Le titre du quatrième roman de Renaud Meyer « Retour à Balbec » laisse clairement présager une ambiance proustienne, faite d’élégance, de raffinement et de culture savante, à laquelle une myriade de non-dits viendrait apporter la nécessaire acidité. Il suffit d’à peine quelques pages pour savoir que l’on ne sera pas déçu, tant le texte déborde de virtuosité et de sensibilité

Quelque part au cœur du livre il est question d’un « Orient, où l’on jouait de la musique française sur des pianos légèrement désaccordés, mais bouleversants de vérité. » Produire une telle phrase, c’est en même temps se dévoiler et révéler jusqu’à quel point peut agir l’imprégnation proustienne. Et que dire des deux protagonistes dont la relation constitue l’architecture du roman ? Samuel Pakhchelian, un pianiste prodige qui depuis dix ans s’est mis à distance du monde en refusant d’honorer un récital en forme de défi, l’ensemble des œuvres pour piano de Claude Debussy, au Carnegie Hall de New York. Et Agatha Karl, une discrète dame âgée très classe, qui se révèle être une romancière à succès. Ces deux-là se rencontrent un jour sur la terrasse d’un ancien hôtel dans une station balnéaire qu’on chercherait en vain sur une carte, Balbec, tout droit sortie d’ « A la recherche du temps perdu. » C’était sur sa plage que Samuel passait les étés de son enfance. On pourrait ajouter que la vieille dame ressemble à s’y méprendre à sa propre grand-mère, qui contribua à faire de lui un pianiste de réputation internationale.
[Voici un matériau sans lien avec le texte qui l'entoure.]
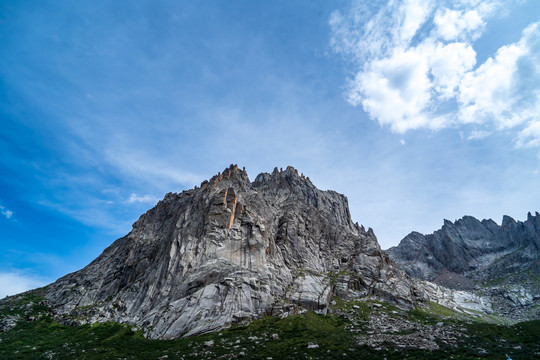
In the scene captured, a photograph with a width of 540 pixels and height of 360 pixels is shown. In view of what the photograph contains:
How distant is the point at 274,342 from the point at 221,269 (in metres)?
31.2

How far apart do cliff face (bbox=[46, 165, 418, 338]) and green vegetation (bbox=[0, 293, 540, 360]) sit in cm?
523

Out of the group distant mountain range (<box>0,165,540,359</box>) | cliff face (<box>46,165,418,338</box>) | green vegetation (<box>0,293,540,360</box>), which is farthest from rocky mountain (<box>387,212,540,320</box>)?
green vegetation (<box>0,293,540,360</box>)

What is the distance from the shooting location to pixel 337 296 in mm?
90188

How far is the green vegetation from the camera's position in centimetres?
4516

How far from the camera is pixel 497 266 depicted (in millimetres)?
159375

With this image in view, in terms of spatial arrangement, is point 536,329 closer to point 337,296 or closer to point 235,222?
point 337,296

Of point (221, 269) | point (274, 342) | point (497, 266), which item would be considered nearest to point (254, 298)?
point (221, 269)

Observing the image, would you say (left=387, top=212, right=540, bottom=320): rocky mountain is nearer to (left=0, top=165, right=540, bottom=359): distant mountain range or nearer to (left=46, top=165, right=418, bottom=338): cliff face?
(left=0, top=165, right=540, bottom=359): distant mountain range

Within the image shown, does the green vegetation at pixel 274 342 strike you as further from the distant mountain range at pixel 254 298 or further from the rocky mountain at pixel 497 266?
the rocky mountain at pixel 497 266

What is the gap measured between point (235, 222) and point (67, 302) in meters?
66.1

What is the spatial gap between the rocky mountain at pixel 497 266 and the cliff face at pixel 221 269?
5341 cm

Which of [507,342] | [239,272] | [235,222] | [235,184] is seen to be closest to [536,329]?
[507,342]

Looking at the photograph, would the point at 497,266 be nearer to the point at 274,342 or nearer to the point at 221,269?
the point at 221,269

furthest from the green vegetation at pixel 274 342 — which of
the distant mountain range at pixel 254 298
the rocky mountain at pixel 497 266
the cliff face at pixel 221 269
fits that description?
the rocky mountain at pixel 497 266
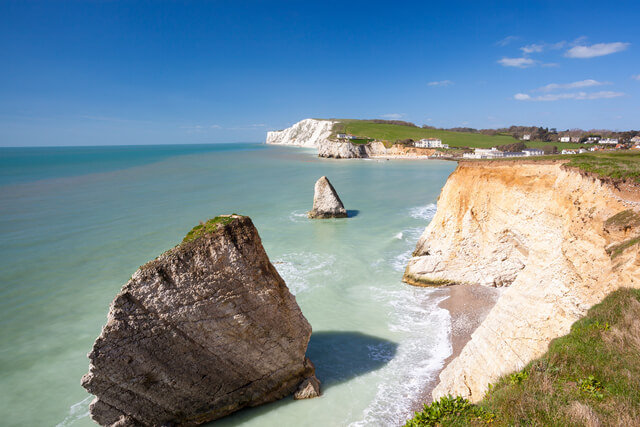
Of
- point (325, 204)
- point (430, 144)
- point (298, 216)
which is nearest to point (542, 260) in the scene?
point (325, 204)

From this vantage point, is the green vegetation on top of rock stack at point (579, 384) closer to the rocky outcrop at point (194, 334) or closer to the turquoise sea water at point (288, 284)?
the turquoise sea water at point (288, 284)

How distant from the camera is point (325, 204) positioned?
33.5 metres

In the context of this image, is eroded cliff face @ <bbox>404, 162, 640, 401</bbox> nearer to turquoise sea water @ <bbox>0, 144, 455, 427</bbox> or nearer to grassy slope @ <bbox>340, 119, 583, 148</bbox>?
turquoise sea water @ <bbox>0, 144, 455, 427</bbox>

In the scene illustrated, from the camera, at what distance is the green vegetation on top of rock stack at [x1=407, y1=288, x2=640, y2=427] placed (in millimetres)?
5355

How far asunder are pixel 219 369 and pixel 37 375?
833 cm

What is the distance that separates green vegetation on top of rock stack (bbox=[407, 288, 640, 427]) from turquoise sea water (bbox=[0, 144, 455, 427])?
3.37 m

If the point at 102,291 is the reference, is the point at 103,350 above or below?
above

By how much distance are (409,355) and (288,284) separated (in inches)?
340

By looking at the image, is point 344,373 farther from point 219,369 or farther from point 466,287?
point 466,287

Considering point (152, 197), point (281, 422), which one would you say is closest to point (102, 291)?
point (281, 422)

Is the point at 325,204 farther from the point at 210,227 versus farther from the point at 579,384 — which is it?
the point at 579,384

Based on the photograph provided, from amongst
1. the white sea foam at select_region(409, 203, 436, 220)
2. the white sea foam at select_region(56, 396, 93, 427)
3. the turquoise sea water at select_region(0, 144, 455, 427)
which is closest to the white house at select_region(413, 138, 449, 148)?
the turquoise sea water at select_region(0, 144, 455, 427)

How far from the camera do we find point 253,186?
5712cm

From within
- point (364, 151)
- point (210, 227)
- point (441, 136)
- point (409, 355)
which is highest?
point (441, 136)
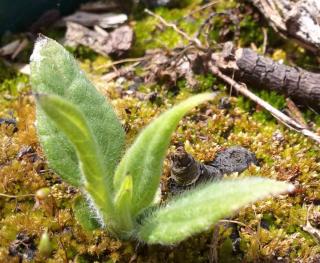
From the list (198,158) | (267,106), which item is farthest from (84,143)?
(267,106)

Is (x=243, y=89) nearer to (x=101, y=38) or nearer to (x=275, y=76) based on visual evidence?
(x=275, y=76)

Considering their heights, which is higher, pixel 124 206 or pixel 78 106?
pixel 78 106

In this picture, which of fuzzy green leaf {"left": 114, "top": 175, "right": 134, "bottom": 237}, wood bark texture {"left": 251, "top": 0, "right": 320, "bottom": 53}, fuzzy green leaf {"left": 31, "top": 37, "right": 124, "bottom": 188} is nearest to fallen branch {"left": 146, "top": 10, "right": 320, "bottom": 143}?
wood bark texture {"left": 251, "top": 0, "right": 320, "bottom": 53}

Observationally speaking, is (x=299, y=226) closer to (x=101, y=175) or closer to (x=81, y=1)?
(x=101, y=175)

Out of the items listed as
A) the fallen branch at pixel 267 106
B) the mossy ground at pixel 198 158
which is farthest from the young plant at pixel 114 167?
the fallen branch at pixel 267 106

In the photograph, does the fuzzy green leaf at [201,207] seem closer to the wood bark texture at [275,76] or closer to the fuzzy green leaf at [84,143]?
the fuzzy green leaf at [84,143]
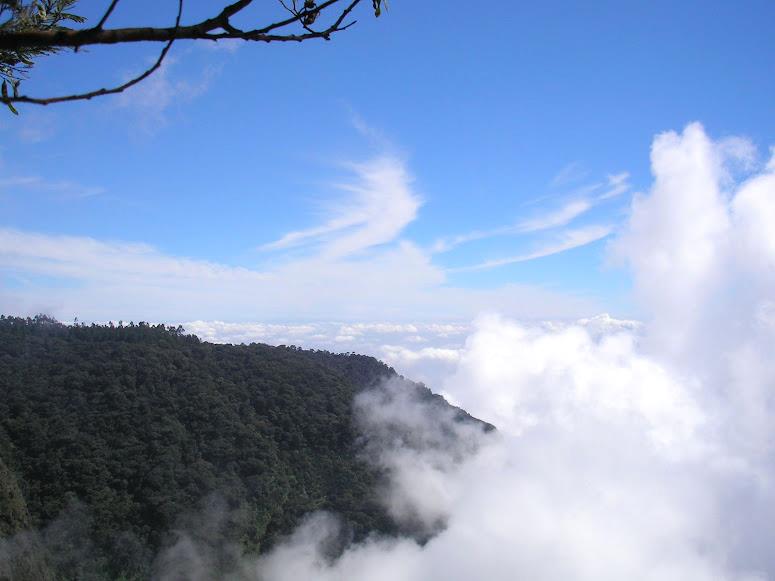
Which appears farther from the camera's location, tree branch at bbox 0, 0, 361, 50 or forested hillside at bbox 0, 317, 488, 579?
forested hillside at bbox 0, 317, 488, 579

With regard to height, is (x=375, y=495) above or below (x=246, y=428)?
below

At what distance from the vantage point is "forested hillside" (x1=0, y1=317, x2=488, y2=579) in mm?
57500

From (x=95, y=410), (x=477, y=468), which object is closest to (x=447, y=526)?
(x=477, y=468)

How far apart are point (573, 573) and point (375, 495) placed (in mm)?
93883

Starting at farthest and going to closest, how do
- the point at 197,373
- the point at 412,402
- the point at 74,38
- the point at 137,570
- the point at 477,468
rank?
the point at 477,468
the point at 412,402
the point at 197,373
the point at 137,570
the point at 74,38

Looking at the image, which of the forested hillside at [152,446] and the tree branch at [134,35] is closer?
the tree branch at [134,35]

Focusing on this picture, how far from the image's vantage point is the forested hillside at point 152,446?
189ft

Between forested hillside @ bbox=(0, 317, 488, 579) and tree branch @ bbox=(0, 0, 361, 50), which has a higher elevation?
tree branch @ bbox=(0, 0, 361, 50)

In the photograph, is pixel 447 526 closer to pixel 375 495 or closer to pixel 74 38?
pixel 375 495

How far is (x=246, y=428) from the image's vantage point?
83.8m

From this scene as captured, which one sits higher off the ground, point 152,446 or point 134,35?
point 134,35

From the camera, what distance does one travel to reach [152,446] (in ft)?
237

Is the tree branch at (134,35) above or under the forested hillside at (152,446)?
above

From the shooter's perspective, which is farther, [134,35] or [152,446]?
[152,446]
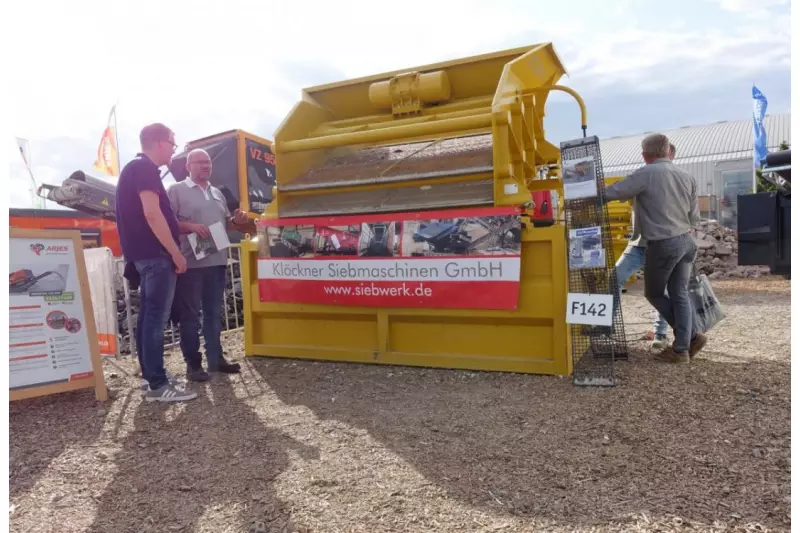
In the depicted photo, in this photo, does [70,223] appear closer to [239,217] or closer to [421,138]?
[239,217]

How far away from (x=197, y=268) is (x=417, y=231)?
1.69 m

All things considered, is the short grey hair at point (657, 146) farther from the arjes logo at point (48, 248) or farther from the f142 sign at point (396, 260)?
the arjes logo at point (48, 248)

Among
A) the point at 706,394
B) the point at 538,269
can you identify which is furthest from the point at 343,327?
the point at 706,394

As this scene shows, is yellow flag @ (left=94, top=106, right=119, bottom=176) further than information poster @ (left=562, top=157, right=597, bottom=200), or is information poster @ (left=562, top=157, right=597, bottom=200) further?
yellow flag @ (left=94, top=106, right=119, bottom=176)

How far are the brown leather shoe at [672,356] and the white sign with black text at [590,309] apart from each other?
0.94 metres

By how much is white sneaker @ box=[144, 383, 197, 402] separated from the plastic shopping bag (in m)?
3.85

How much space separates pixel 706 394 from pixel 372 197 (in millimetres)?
2732

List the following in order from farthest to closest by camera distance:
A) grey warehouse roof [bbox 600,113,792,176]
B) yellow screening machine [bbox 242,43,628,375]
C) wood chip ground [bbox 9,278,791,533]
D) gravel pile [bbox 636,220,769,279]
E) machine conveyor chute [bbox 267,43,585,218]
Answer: grey warehouse roof [bbox 600,113,792,176]
gravel pile [bbox 636,220,769,279]
machine conveyor chute [bbox 267,43,585,218]
yellow screening machine [bbox 242,43,628,375]
wood chip ground [bbox 9,278,791,533]

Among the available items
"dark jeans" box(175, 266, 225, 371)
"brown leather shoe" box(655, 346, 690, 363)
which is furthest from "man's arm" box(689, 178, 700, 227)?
"dark jeans" box(175, 266, 225, 371)

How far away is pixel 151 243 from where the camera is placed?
3.67m

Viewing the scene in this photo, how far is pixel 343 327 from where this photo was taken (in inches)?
179

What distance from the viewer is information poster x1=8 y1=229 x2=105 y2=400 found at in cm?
363

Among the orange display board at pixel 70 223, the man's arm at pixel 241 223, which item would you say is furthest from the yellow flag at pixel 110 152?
the man's arm at pixel 241 223

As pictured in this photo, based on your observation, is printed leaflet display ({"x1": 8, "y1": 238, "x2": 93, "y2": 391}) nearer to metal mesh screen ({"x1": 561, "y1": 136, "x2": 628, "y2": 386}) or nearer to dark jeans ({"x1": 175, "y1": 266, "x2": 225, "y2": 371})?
dark jeans ({"x1": 175, "y1": 266, "x2": 225, "y2": 371})
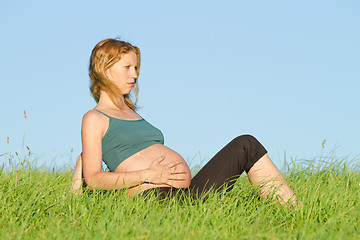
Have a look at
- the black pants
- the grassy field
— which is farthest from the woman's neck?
the black pants

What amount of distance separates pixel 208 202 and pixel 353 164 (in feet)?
8.51

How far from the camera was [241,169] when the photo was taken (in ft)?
12.5

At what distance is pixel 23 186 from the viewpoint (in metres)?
4.02

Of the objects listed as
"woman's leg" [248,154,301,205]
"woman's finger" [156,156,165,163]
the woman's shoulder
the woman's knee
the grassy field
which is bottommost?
the grassy field

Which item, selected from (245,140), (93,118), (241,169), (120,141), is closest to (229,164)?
(241,169)

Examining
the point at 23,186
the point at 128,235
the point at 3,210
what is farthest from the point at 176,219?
the point at 23,186

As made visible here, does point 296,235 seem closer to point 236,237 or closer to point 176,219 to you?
point 236,237

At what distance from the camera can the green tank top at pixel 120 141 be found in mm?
3695

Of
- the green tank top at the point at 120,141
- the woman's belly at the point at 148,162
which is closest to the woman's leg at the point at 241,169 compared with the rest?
the woman's belly at the point at 148,162

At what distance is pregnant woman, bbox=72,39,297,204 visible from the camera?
3527 mm

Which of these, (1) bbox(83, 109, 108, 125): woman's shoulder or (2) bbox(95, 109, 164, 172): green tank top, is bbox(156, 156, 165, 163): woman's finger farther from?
(1) bbox(83, 109, 108, 125): woman's shoulder

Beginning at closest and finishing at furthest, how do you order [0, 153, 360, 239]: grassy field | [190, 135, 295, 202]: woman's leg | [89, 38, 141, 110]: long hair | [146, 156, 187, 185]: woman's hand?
1. [0, 153, 360, 239]: grassy field
2. [146, 156, 187, 185]: woman's hand
3. [190, 135, 295, 202]: woman's leg
4. [89, 38, 141, 110]: long hair

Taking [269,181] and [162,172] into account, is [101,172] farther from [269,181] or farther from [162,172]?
[269,181]

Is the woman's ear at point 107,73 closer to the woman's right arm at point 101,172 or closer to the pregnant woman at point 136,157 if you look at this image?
the pregnant woman at point 136,157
D’entrée de jeu quelque chose se met en place, qui noue réalité et fiction, remémoration de l’enfance et rémanence des lectures, littérature et musique. Le dispositif fonctionne à merveille.
Un permanent jeu de reflets qui donne au récit sa puissante dimension poétique
Samuel s’apprête à faire son retour sur scène, précisément à Balbec. C’est dans ce haut-lieu de l’invention littéraire qu’il rencontre la dame aux cheveux blancs, sorte de double de la grand-mère aujourd’hui disparue. Et qu’il apprend bientôt que, dans les livres de celle-ci, un certain « enfant aux yeux gris » occupe une position centrale. Impossible pour lui de ne pas se reconnaître dans ce personnage qui, comme lui, venait à Balbec en colonie de vacances et lui ressemble en tous points. Dans les livres d’Agatha Karl c’est le passé de Samuel qui resurgit. A moins que ce soit celui-ci qui ressemble au personnage littéraire imaginé par celle-là. Renaud Meyer ne cesse d’entretenir l’ambiguïté, dans une manière de permanent jeu de reflets qui donne au récit sa puissante dimension poétique. Un authentique tour de force. Les livres « nous délivrent des pesanteurs du monde » déclare un troisième personnage qui plus loin est entré en scène. Une certaine Albertine, libraire de son état et grande lectrice d’Agatha Karl. En réponse à « Albertine disparue » la voici donc qui apparaît. Et qui bientôt se révèle elle-même en romancière. Le jeu de références ne cesse ainsi de s’enrichir d’épisodes nouveaux, pour le plus grand plaisir du lecteur, qui finit par se laisser emporter dans un flot narratif dont les sources, réelles ou fictives, finissent par se brouiller.